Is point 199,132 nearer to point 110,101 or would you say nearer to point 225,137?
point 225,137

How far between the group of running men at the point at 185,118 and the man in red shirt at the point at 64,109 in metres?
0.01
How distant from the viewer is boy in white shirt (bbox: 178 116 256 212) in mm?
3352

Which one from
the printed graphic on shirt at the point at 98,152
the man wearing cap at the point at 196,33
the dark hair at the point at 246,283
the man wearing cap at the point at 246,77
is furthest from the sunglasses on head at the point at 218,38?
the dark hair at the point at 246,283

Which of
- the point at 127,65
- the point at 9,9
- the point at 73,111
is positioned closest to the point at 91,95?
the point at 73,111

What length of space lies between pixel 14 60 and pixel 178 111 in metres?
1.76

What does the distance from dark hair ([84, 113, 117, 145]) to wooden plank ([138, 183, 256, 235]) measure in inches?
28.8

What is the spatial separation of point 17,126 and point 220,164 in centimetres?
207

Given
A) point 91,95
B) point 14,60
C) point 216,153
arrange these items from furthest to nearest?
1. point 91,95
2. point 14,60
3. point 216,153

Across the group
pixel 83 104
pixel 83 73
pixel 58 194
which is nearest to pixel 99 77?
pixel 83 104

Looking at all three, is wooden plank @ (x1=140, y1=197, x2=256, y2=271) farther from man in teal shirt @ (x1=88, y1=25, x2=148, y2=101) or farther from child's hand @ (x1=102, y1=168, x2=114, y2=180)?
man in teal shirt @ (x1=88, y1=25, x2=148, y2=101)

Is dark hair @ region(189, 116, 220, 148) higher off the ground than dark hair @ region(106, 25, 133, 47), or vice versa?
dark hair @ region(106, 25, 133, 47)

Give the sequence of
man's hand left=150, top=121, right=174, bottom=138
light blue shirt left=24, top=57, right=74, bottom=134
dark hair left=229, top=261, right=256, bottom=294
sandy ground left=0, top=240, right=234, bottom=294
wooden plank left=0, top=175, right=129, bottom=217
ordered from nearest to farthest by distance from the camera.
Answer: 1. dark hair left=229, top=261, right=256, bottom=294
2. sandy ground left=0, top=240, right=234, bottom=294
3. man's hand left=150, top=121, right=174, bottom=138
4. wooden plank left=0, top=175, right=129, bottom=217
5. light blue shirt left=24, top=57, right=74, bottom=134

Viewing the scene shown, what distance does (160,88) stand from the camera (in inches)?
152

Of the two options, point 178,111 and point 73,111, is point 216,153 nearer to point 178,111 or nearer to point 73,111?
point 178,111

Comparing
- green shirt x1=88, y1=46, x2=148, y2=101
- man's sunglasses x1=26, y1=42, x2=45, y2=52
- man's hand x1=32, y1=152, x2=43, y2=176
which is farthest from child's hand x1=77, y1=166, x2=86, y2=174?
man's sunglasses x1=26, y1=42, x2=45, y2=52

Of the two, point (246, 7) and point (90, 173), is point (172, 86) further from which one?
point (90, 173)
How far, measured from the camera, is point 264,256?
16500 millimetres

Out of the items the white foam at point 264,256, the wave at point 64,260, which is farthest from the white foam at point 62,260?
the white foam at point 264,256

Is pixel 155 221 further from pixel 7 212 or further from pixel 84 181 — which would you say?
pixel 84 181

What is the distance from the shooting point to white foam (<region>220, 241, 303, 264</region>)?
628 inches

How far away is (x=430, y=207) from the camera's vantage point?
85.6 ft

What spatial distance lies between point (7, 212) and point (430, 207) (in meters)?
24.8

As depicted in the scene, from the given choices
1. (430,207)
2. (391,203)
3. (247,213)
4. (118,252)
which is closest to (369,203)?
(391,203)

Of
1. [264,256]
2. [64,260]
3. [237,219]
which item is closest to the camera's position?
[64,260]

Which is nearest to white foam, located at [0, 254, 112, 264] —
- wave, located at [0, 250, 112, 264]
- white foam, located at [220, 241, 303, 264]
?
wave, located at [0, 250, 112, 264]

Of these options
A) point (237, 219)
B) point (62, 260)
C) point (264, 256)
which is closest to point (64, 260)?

=== Work to do ===
Write out all the lines again, exactly as they are.

=== Worked solution ===
Is point 199,132 nearer to point 110,101 or would you say nearer to point 225,137?
point 225,137

How far between the group of running men at the point at 185,118 and the man in red shirt at the point at 64,109 in metres?
0.01
How distant from the viewer is boy in white shirt (bbox: 178 116 256 212) in mm?
3352

Which one from
the printed graphic on shirt at the point at 98,152
the man wearing cap at the point at 196,33
the dark hair at the point at 246,283
the man wearing cap at the point at 246,77
is furthest from the sunglasses on head at the point at 218,38?
the dark hair at the point at 246,283

Which of
- the point at 127,65
- the point at 9,9
- the point at 73,111
is positioned closest to the point at 91,95?
the point at 73,111

What length of space lies between pixel 14 60 and pixel 178 111 in metres?
1.76

What does the distance from dark hair ([84, 113, 117, 145]) to wooden plank ([138, 183, 256, 235]) measure in inches?
28.8

What is the spatial separation of point 17,126 and point 220,164 in centimetres?
207

Given
A) point 91,95
B) point 14,60
C) point 216,153
arrange these items from furthest to nearest?
1. point 91,95
2. point 14,60
3. point 216,153

Across the group
pixel 83 104
pixel 83 73
pixel 58 194
which is nearest to pixel 99 77?
pixel 83 104

Looking at all three, is wooden plank @ (x1=140, y1=197, x2=256, y2=271) farther from man in teal shirt @ (x1=88, y1=25, x2=148, y2=101) or farther from child's hand @ (x1=102, y1=168, x2=114, y2=180)?
man in teal shirt @ (x1=88, y1=25, x2=148, y2=101)

Is dark hair @ region(189, 116, 220, 148) higher off the ground than dark hair @ region(106, 25, 133, 47), or vice versa?
dark hair @ region(106, 25, 133, 47)

Give the sequence of
man's hand left=150, top=121, right=174, bottom=138
light blue shirt left=24, top=57, right=74, bottom=134
dark hair left=229, top=261, right=256, bottom=294
sandy ground left=0, top=240, right=234, bottom=294
wooden plank left=0, top=175, right=129, bottom=217
ordered from nearest to farthest by distance from the camera.
Answer: 1. dark hair left=229, top=261, right=256, bottom=294
2. sandy ground left=0, top=240, right=234, bottom=294
3. man's hand left=150, top=121, right=174, bottom=138
4. wooden plank left=0, top=175, right=129, bottom=217
5. light blue shirt left=24, top=57, right=74, bottom=134

Viewing the scene shown, what distance does (160,88) stand from the camera (in inches)?
152

Of the two options, point 178,111 and point 73,111, is point 216,153 nearer to point 178,111 or nearer to point 73,111?
point 178,111

Comparing
- green shirt x1=88, y1=46, x2=148, y2=101
- man's sunglasses x1=26, y1=42, x2=45, y2=52
- man's hand x1=32, y1=152, x2=43, y2=176
which is farthest from child's hand x1=77, y1=166, x2=86, y2=174?
man's sunglasses x1=26, y1=42, x2=45, y2=52

Of the two, point (246, 7) and point (90, 173), is point (172, 86) further from which one?
point (90, 173)
How far, measured from the camera, is point 264,256?
16500 millimetres

Out of the items the white foam at point 264,256, the wave at point 64,260, which is farthest from the white foam at point 62,260?
the white foam at point 264,256

Is pixel 155 221 further from pixel 7 212 or further from pixel 84 181 — which would you say?
pixel 84 181

What is the distance from the shooting point to white foam (<region>220, 241, 303, 264</region>)?
628 inches

How far away is (x=430, y=207) from the camera's vantage point?
85.6 ft

What spatial distance lies between point (7, 212) and point (430, 207) (in meters)?
24.8

As depicted in the scene, from the given choices
1. (430,207)
2. (391,203)
3. (247,213)
4. (118,252)
which is closest to (369,203)?
(391,203)

Of
1. [264,256]
2. [64,260]
3. [237,219]
which item is closest to the camera's position?
[64,260]

Which is nearest to white foam, located at [0, 254, 112, 264] —
- wave, located at [0, 250, 112, 264]
- white foam, located at [220, 241, 303, 264]
?
wave, located at [0, 250, 112, 264]

Of these options
A) point (237, 219)
B) point (62, 260)
C) point (264, 256)
which is closest to point (64, 260)?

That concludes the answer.